Haluannews Ekonomi – PT Agrinas Palma Nusantara (Persero), BUMN pengelola kebun sawit, mengungkapkan rencana ambisius untuk menguasai pasar minyak goreng dan biodiesel dalam beberapa tahun mendatang. Perusahaan yang saat ini masih fokus pada produksi CPO (Crude Palm Oil) menargetkan produksi minyak goreng Minyakita pada 2026 dan biodiesel B100 pada 2029. Strategi ini merupakan bagian dari rencana pengembangan bisnis hulu-hilir yang terintegrasi.

Related Post
Direktur Utama Agrinas Palma, Agus Sutomo, menjelaskan strategi tersebut dalam Rapat Dengar Pendapat (RDP) dengan Komisi VI DPR RI, Selasa (23/9/2025). Ia menyatakan bahwa perusahaan ingin beralih dari sekadar pemasok bahan baku menjadi pemain utama di industri pengolahan sawit. "Target kami, 2025 fokus CPO, 2026 masuk ke minyak goreng Minyakita, dan 2029 produksi biodiesel B100," tegas Agus.

Kolaborasi strategis dengan PalmCo, entitas PT Perkebunan Nusantara (PTPN) III, menjadi kunci keberhasilan rencana ini. Dengan dukungan pabrik pengolahan milik PalmCo, Agrinas Palma menargetkan penguasaan 30% pangsa pasar Minyakita nasional. Pasokan CPO akan berasal dari kombinasi produksi Agrinas Palma dan PTPN, dengan prioritas pasokan untuk memenuhi target tersebut. "Kelebihan CPO baru akan ditawarkan ke vendor lain," tambah Agus.

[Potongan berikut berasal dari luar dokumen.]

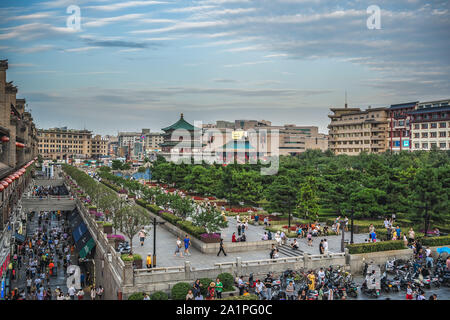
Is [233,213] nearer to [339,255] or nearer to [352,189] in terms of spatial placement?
[352,189]

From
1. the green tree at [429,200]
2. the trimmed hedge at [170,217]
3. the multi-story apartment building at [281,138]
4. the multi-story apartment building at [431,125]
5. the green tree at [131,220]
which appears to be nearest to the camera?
the green tree at [131,220]

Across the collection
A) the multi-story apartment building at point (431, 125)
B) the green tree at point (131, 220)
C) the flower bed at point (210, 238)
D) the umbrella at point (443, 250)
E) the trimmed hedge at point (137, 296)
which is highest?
the multi-story apartment building at point (431, 125)

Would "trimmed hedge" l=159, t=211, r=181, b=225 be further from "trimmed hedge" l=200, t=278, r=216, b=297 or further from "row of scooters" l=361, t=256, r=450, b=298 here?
"row of scooters" l=361, t=256, r=450, b=298

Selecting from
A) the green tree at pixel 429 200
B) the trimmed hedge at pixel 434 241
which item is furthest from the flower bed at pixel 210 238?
the green tree at pixel 429 200

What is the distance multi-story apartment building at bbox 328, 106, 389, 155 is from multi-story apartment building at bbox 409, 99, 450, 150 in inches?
501

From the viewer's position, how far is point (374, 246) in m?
26.9

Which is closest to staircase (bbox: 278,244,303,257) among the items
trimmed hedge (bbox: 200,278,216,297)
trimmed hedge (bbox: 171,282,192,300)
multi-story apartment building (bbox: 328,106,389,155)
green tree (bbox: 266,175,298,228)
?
green tree (bbox: 266,175,298,228)

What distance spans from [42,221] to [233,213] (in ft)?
82.7

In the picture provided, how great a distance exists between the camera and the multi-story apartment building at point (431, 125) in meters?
87.9

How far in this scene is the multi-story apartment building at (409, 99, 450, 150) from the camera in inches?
3460

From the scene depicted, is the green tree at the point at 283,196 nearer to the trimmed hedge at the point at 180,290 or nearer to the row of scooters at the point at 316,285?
the row of scooters at the point at 316,285

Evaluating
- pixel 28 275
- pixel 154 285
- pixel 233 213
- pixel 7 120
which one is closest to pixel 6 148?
pixel 7 120

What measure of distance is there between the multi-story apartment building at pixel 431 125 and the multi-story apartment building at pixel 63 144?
463 feet

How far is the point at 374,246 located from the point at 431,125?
7467 cm
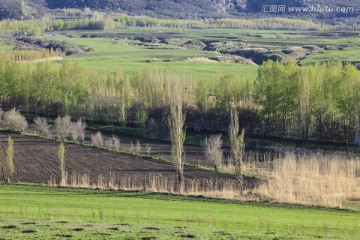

Namun, Agus memastikan bahwa setelah masuk ke bisnis biodiesel, seluruh CPO akan diproses sendiri untuk produksi Minyakita dan biodiesel. Langkah ini menunjukkan komitmen Agrinas Palma untuk mengoptimalkan nilai tambah dari produk sawit dan memperkuat posisi perusahaan di pasar domestik. Arahan Presiden RI Prabowo Subianto untuk berkolaborasi dengan PalmCo semakin memperkuat langkah strategis ini. Keberhasilan Agrinas Palma dalam merealisasikan rencana ini akan menjadi tonggak penting dalam pengembangan industri sawit nasional.